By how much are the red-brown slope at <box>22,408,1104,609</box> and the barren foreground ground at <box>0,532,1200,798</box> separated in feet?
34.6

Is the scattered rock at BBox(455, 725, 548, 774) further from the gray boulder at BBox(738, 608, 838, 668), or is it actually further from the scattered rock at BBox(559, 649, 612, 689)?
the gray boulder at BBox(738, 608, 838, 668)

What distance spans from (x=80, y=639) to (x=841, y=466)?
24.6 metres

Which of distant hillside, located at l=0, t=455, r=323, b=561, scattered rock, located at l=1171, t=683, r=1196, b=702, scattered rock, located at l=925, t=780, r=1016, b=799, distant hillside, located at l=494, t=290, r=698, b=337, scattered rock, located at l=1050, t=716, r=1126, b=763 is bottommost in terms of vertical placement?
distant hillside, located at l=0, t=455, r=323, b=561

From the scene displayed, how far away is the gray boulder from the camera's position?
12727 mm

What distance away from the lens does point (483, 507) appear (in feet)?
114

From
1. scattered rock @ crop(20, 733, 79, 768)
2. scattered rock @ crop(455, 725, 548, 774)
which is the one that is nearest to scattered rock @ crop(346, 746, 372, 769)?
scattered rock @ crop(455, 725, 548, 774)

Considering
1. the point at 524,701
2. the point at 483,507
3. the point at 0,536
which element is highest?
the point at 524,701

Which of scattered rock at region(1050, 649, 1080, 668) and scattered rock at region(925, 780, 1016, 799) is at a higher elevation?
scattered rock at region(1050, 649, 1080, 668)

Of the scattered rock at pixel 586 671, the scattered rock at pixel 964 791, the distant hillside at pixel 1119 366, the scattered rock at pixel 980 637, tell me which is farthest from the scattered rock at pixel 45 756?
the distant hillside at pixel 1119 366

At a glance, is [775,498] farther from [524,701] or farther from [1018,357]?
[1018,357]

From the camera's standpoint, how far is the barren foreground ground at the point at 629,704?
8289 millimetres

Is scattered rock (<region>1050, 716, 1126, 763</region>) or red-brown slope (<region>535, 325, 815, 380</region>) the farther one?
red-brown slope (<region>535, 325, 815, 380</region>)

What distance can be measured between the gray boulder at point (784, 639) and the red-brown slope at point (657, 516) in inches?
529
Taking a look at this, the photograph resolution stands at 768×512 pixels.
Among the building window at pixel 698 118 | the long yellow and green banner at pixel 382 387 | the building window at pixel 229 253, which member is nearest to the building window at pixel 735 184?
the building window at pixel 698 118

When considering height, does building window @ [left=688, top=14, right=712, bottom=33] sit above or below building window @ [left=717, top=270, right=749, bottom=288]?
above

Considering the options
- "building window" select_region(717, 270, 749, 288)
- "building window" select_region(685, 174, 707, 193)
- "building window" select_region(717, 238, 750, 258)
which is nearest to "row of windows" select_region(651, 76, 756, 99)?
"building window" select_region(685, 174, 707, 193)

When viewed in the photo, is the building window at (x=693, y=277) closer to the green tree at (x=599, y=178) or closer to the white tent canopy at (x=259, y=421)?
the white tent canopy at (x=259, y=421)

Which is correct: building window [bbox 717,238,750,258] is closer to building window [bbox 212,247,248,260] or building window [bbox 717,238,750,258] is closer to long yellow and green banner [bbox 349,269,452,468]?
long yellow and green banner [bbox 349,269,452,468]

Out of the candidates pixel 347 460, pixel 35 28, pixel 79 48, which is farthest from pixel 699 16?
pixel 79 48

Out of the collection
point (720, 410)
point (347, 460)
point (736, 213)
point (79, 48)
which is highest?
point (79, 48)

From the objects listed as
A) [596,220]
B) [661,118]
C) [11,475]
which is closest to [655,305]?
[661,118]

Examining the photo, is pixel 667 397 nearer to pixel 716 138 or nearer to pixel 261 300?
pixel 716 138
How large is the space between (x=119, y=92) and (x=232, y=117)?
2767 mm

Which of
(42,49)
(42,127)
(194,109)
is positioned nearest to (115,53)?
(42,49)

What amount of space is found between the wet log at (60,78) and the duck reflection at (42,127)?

----

**SET EXERCISE**
Return every line of the items above that contains the word "away".

**WRITTEN ANSWER**
From the scene displayed, how far away is the gray boulder from the camera's position?
What distance away from the lens does point (483, 507) appear (in feet)?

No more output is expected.